Studio album by Ofra Haza
- Released: November 1984 (Israel) 1985 (Europe) 1986 (Germany) 1987 (US and Japan)
- Recorded: August–September 1984
- Genre: World; Mizrahi; pop;
- Length: 38:12
- Language: Hebrew, Arabic
- Label: Hed Arzi Globe Style Records Ausfahrt Shanachie Records
- Producer: Bezalel Aloni, Benny Nagari

Ofra Haza chronology
| Bayt Ham • A Place for Me (1984) | Yemenite Songs (1984) | Adamah • Earth (1985) |

Alternative Cover
- Fifty Gates of Wisdom

= Yemenite Songs =

Yemenite Songs (שירי תימן) is a 1984 album by Ofra Haza, in which the Israeli pop star interpreted traditional Yemeni Jewish songs with lyrics coming from the poetry of 16th century Rabbi Shalom Shabazi. The album was recorded with both traditional and modern musical instruments; wooden and metal percussion, Yemenite tin and tambala, strings, brass and woodwind as well as drum machines and synthesizers.
The songs are sung in the Hebrew language with a Yemenite accent and in Arabic.

In US, the album was released under the title Fifty Gates of Wisdom (Yemenite Songs), having a slightly different track order.

Professional ratings
Review scores
| Source | Rating |
| AllMusic | Star Half star |

== Composition ==

The opening song "Im Nin' Alu"'s a cappella intro would eventually become the starting point of Haza's international career as it was sampled by a number of European and American rap and dance acts like Eric B. & Rakim on their "Paid In Full" and M|A|R|R|S on "Pump Up the Volume" which led to Haza releasing a dance remix of her own recording in 1988 (subtitled Played In Full) which became a pop chart hit in many parts of the world.

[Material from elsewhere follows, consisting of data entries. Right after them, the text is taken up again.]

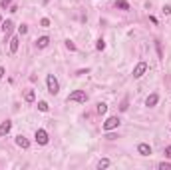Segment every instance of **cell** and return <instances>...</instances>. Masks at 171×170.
I'll list each match as a JSON object with an SVG mask.
<instances>
[{
    "mask_svg": "<svg viewBox=\"0 0 171 170\" xmlns=\"http://www.w3.org/2000/svg\"><path fill=\"white\" fill-rule=\"evenodd\" d=\"M159 170H171V164L169 162H161V164H159Z\"/></svg>",
    "mask_w": 171,
    "mask_h": 170,
    "instance_id": "obj_19",
    "label": "cell"
},
{
    "mask_svg": "<svg viewBox=\"0 0 171 170\" xmlns=\"http://www.w3.org/2000/svg\"><path fill=\"white\" fill-rule=\"evenodd\" d=\"M0 28L4 30V34L8 36V34L12 32V20H6V22H2V26H0Z\"/></svg>",
    "mask_w": 171,
    "mask_h": 170,
    "instance_id": "obj_12",
    "label": "cell"
},
{
    "mask_svg": "<svg viewBox=\"0 0 171 170\" xmlns=\"http://www.w3.org/2000/svg\"><path fill=\"white\" fill-rule=\"evenodd\" d=\"M10 130H12V122H10V120H6V122L0 124V136H6Z\"/></svg>",
    "mask_w": 171,
    "mask_h": 170,
    "instance_id": "obj_8",
    "label": "cell"
},
{
    "mask_svg": "<svg viewBox=\"0 0 171 170\" xmlns=\"http://www.w3.org/2000/svg\"><path fill=\"white\" fill-rule=\"evenodd\" d=\"M108 166H109V160H108V158H104V160H100V162H98V168H108Z\"/></svg>",
    "mask_w": 171,
    "mask_h": 170,
    "instance_id": "obj_17",
    "label": "cell"
},
{
    "mask_svg": "<svg viewBox=\"0 0 171 170\" xmlns=\"http://www.w3.org/2000/svg\"><path fill=\"white\" fill-rule=\"evenodd\" d=\"M115 8H119V10H129V2H127V0H118V2H115Z\"/></svg>",
    "mask_w": 171,
    "mask_h": 170,
    "instance_id": "obj_14",
    "label": "cell"
},
{
    "mask_svg": "<svg viewBox=\"0 0 171 170\" xmlns=\"http://www.w3.org/2000/svg\"><path fill=\"white\" fill-rule=\"evenodd\" d=\"M10 4H12V0H2V2H0V6H2V8H8Z\"/></svg>",
    "mask_w": 171,
    "mask_h": 170,
    "instance_id": "obj_25",
    "label": "cell"
},
{
    "mask_svg": "<svg viewBox=\"0 0 171 170\" xmlns=\"http://www.w3.org/2000/svg\"><path fill=\"white\" fill-rule=\"evenodd\" d=\"M127 108H129V102H127V100H124V102H121V106H119V110H121V112H125Z\"/></svg>",
    "mask_w": 171,
    "mask_h": 170,
    "instance_id": "obj_21",
    "label": "cell"
},
{
    "mask_svg": "<svg viewBox=\"0 0 171 170\" xmlns=\"http://www.w3.org/2000/svg\"><path fill=\"white\" fill-rule=\"evenodd\" d=\"M26 32H28V26H26V24L18 26V34H26Z\"/></svg>",
    "mask_w": 171,
    "mask_h": 170,
    "instance_id": "obj_22",
    "label": "cell"
},
{
    "mask_svg": "<svg viewBox=\"0 0 171 170\" xmlns=\"http://www.w3.org/2000/svg\"><path fill=\"white\" fill-rule=\"evenodd\" d=\"M145 70H147V64H145V62H139L137 66L133 68V78H141L143 74H145Z\"/></svg>",
    "mask_w": 171,
    "mask_h": 170,
    "instance_id": "obj_5",
    "label": "cell"
},
{
    "mask_svg": "<svg viewBox=\"0 0 171 170\" xmlns=\"http://www.w3.org/2000/svg\"><path fill=\"white\" fill-rule=\"evenodd\" d=\"M16 144H18L20 148H28V146H30V140H28L24 134H18V136H16Z\"/></svg>",
    "mask_w": 171,
    "mask_h": 170,
    "instance_id": "obj_6",
    "label": "cell"
},
{
    "mask_svg": "<svg viewBox=\"0 0 171 170\" xmlns=\"http://www.w3.org/2000/svg\"><path fill=\"white\" fill-rule=\"evenodd\" d=\"M118 126H119V118L118 116H109L108 120L104 122V126L102 128H104V132H109V130H115Z\"/></svg>",
    "mask_w": 171,
    "mask_h": 170,
    "instance_id": "obj_3",
    "label": "cell"
},
{
    "mask_svg": "<svg viewBox=\"0 0 171 170\" xmlns=\"http://www.w3.org/2000/svg\"><path fill=\"white\" fill-rule=\"evenodd\" d=\"M24 100L26 102H34L36 100V92H34V90H26V92H24Z\"/></svg>",
    "mask_w": 171,
    "mask_h": 170,
    "instance_id": "obj_13",
    "label": "cell"
},
{
    "mask_svg": "<svg viewBox=\"0 0 171 170\" xmlns=\"http://www.w3.org/2000/svg\"><path fill=\"white\" fill-rule=\"evenodd\" d=\"M18 46H20L18 36H12V38H10V52H12V54H16V52H18Z\"/></svg>",
    "mask_w": 171,
    "mask_h": 170,
    "instance_id": "obj_10",
    "label": "cell"
},
{
    "mask_svg": "<svg viewBox=\"0 0 171 170\" xmlns=\"http://www.w3.org/2000/svg\"><path fill=\"white\" fill-rule=\"evenodd\" d=\"M48 108H50V106H48V102H44V100L38 102V110L40 112H48Z\"/></svg>",
    "mask_w": 171,
    "mask_h": 170,
    "instance_id": "obj_15",
    "label": "cell"
},
{
    "mask_svg": "<svg viewBox=\"0 0 171 170\" xmlns=\"http://www.w3.org/2000/svg\"><path fill=\"white\" fill-rule=\"evenodd\" d=\"M137 152H139L141 156H149V154H151V146L145 144V142H141V144L137 146Z\"/></svg>",
    "mask_w": 171,
    "mask_h": 170,
    "instance_id": "obj_7",
    "label": "cell"
},
{
    "mask_svg": "<svg viewBox=\"0 0 171 170\" xmlns=\"http://www.w3.org/2000/svg\"><path fill=\"white\" fill-rule=\"evenodd\" d=\"M46 84H48V92L52 94V96H56V94L60 92V82L56 80V76H54V74H48Z\"/></svg>",
    "mask_w": 171,
    "mask_h": 170,
    "instance_id": "obj_1",
    "label": "cell"
},
{
    "mask_svg": "<svg viewBox=\"0 0 171 170\" xmlns=\"http://www.w3.org/2000/svg\"><path fill=\"white\" fill-rule=\"evenodd\" d=\"M40 26H42V28H48V26H50V20H48V18H42V20H40Z\"/></svg>",
    "mask_w": 171,
    "mask_h": 170,
    "instance_id": "obj_20",
    "label": "cell"
},
{
    "mask_svg": "<svg viewBox=\"0 0 171 170\" xmlns=\"http://www.w3.org/2000/svg\"><path fill=\"white\" fill-rule=\"evenodd\" d=\"M66 46H68V50H76V44L72 42V40H66Z\"/></svg>",
    "mask_w": 171,
    "mask_h": 170,
    "instance_id": "obj_24",
    "label": "cell"
},
{
    "mask_svg": "<svg viewBox=\"0 0 171 170\" xmlns=\"http://www.w3.org/2000/svg\"><path fill=\"white\" fill-rule=\"evenodd\" d=\"M6 76V70H4V66H0V78H4Z\"/></svg>",
    "mask_w": 171,
    "mask_h": 170,
    "instance_id": "obj_28",
    "label": "cell"
},
{
    "mask_svg": "<svg viewBox=\"0 0 171 170\" xmlns=\"http://www.w3.org/2000/svg\"><path fill=\"white\" fill-rule=\"evenodd\" d=\"M0 24H2V16H0Z\"/></svg>",
    "mask_w": 171,
    "mask_h": 170,
    "instance_id": "obj_29",
    "label": "cell"
},
{
    "mask_svg": "<svg viewBox=\"0 0 171 170\" xmlns=\"http://www.w3.org/2000/svg\"><path fill=\"white\" fill-rule=\"evenodd\" d=\"M157 102H159V96H157L155 92H153V94H149V96H147V100H145V106L153 108V106H155V104H157Z\"/></svg>",
    "mask_w": 171,
    "mask_h": 170,
    "instance_id": "obj_9",
    "label": "cell"
},
{
    "mask_svg": "<svg viewBox=\"0 0 171 170\" xmlns=\"http://www.w3.org/2000/svg\"><path fill=\"white\" fill-rule=\"evenodd\" d=\"M98 112H100V114H105V112H108V104L100 102V104H98Z\"/></svg>",
    "mask_w": 171,
    "mask_h": 170,
    "instance_id": "obj_16",
    "label": "cell"
},
{
    "mask_svg": "<svg viewBox=\"0 0 171 170\" xmlns=\"http://www.w3.org/2000/svg\"><path fill=\"white\" fill-rule=\"evenodd\" d=\"M34 138H36V142H38L40 146L48 144V132L44 130V128H38V130H36V134H34Z\"/></svg>",
    "mask_w": 171,
    "mask_h": 170,
    "instance_id": "obj_4",
    "label": "cell"
},
{
    "mask_svg": "<svg viewBox=\"0 0 171 170\" xmlns=\"http://www.w3.org/2000/svg\"><path fill=\"white\" fill-rule=\"evenodd\" d=\"M95 48H98V50H104V48H105V42H104V40L100 38V40H98V42H95Z\"/></svg>",
    "mask_w": 171,
    "mask_h": 170,
    "instance_id": "obj_18",
    "label": "cell"
},
{
    "mask_svg": "<svg viewBox=\"0 0 171 170\" xmlns=\"http://www.w3.org/2000/svg\"><path fill=\"white\" fill-rule=\"evenodd\" d=\"M36 44H38V48H46L48 44H50V38H48V36H40V38L36 40Z\"/></svg>",
    "mask_w": 171,
    "mask_h": 170,
    "instance_id": "obj_11",
    "label": "cell"
},
{
    "mask_svg": "<svg viewBox=\"0 0 171 170\" xmlns=\"http://www.w3.org/2000/svg\"><path fill=\"white\" fill-rule=\"evenodd\" d=\"M68 102H88V94L84 90H74V92L68 96Z\"/></svg>",
    "mask_w": 171,
    "mask_h": 170,
    "instance_id": "obj_2",
    "label": "cell"
},
{
    "mask_svg": "<svg viewBox=\"0 0 171 170\" xmlns=\"http://www.w3.org/2000/svg\"><path fill=\"white\" fill-rule=\"evenodd\" d=\"M155 48H157V56H159V58H163V52H161V44H159V42H155Z\"/></svg>",
    "mask_w": 171,
    "mask_h": 170,
    "instance_id": "obj_23",
    "label": "cell"
},
{
    "mask_svg": "<svg viewBox=\"0 0 171 170\" xmlns=\"http://www.w3.org/2000/svg\"><path fill=\"white\" fill-rule=\"evenodd\" d=\"M163 12H165V14H171V6L165 4V6H163Z\"/></svg>",
    "mask_w": 171,
    "mask_h": 170,
    "instance_id": "obj_26",
    "label": "cell"
},
{
    "mask_svg": "<svg viewBox=\"0 0 171 170\" xmlns=\"http://www.w3.org/2000/svg\"><path fill=\"white\" fill-rule=\"evenodd\" d=\"M165 156H167V158H171V146H165Z\"/></svg>",
    "mask_w": 171,
    "mask_h": 170,
    "instance_id": "obj_27",
    "label": "cell"
}]
</instances>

Remixes of both "Im Nin' Alu" and "Galbi" were included on the first international album Shaday.

==Track listing==
Side A:
1. "Im Nin'alu" (Shabazi) - 5:18
2. "Yachilvi Veyachali" (Shabazi) - 3:27
3. "A 'Salk" (Shabazi, Traditional) - 4:45
4. "Tzur Mentati"/"Se'i Yona"/"Sapri Tama" (Ben-Amram, Shabazi, Traditional) - 5:44

Side B:
1. "Galbi" (Amram, Shabazi) 4:14
2. "Ode Le-Eli" (Shabazi, Traditional) - 3:31
3. "Lefelach Harimon" (Shabazi, Traditional) 5:08
4. "Ayelet Chen" (Shabazi) - 6:30

==Personnel==
Credits adapted from the liner notes of Yemenite Songs.
- Ofra Haza - lead vocals
- Benny Nagari - arranger, conductor, music producer
- Lesli Lishinski, Marvin Feinshmit - bassoon
- Ilan School - clarinet, bass clarinet
- Eli Magen - double bass
- Iki Levy - drums, congas, metal and wooden percussion, timbales
- Abigail Erenheim, Benny Nagari - flute, piccolo
- Shlomo Shochat - French horn
- Meril Grinberg, Herman Openstein - oboe, English horn
- Chaim Gispan - percussion (Yemenite tin & tambala)
- Strings: Avraham Rosenblatt, Elchanan Bregman, Israel Berkowitch, Israela Wisser, Rima Kaminkowski, Yigal Tuneh, Yitzchak Markowetzki, Yuval Kaminkowski

==Production==

- Bezalel Aloni - record producer
- Benny Nagari - music producer/arranger
- Yoav Gera - Audio recording and mixing
- Recorded at Triton Studios, Tel Aviv between August and September 1984.